§ **Input data**
──────────
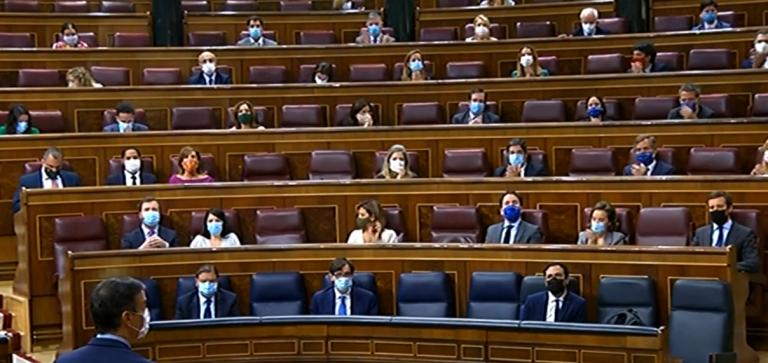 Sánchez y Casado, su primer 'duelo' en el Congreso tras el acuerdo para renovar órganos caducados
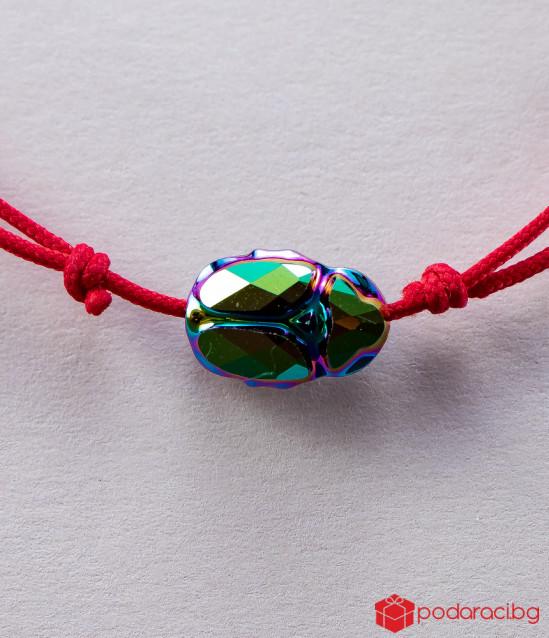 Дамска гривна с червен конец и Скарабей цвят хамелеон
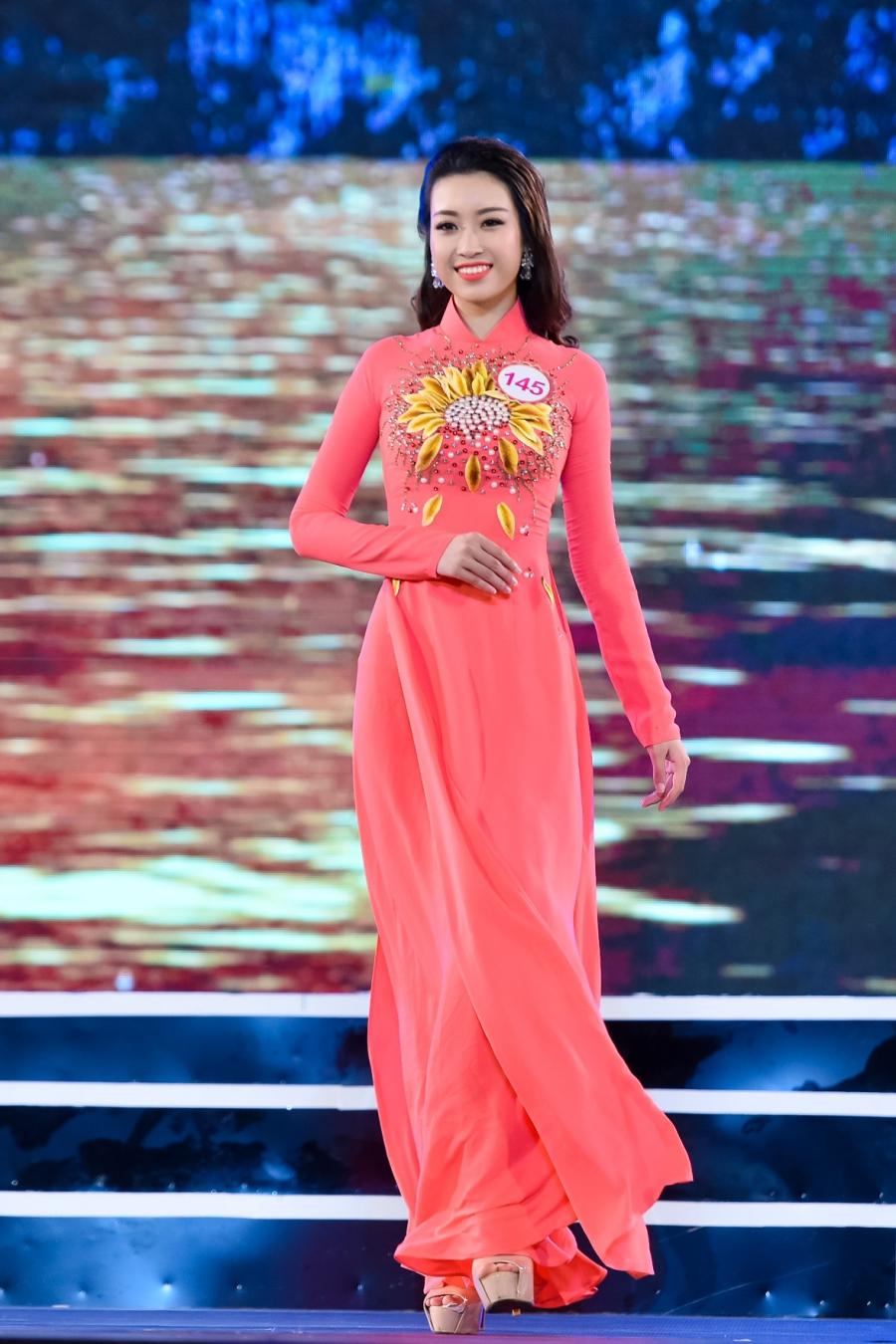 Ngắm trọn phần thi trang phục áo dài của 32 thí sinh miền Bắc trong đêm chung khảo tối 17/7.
──────────
§ **Work request**
The material is to be reproduced verbatim, and no picture may appear in the copy.

§ **Solution to the exercise**
 Sánchez y Casado, su primer 'duelo' en el Congreso tras el acuerdo para renovar órganos caducados
 Дамска гривна с червен конец и Скарабей цвят хамелеон
 Ngắm trọn phần thi trang phục áo dài của 32 thí sinh miền Bắc trong đêm chung khảo tối 17/7.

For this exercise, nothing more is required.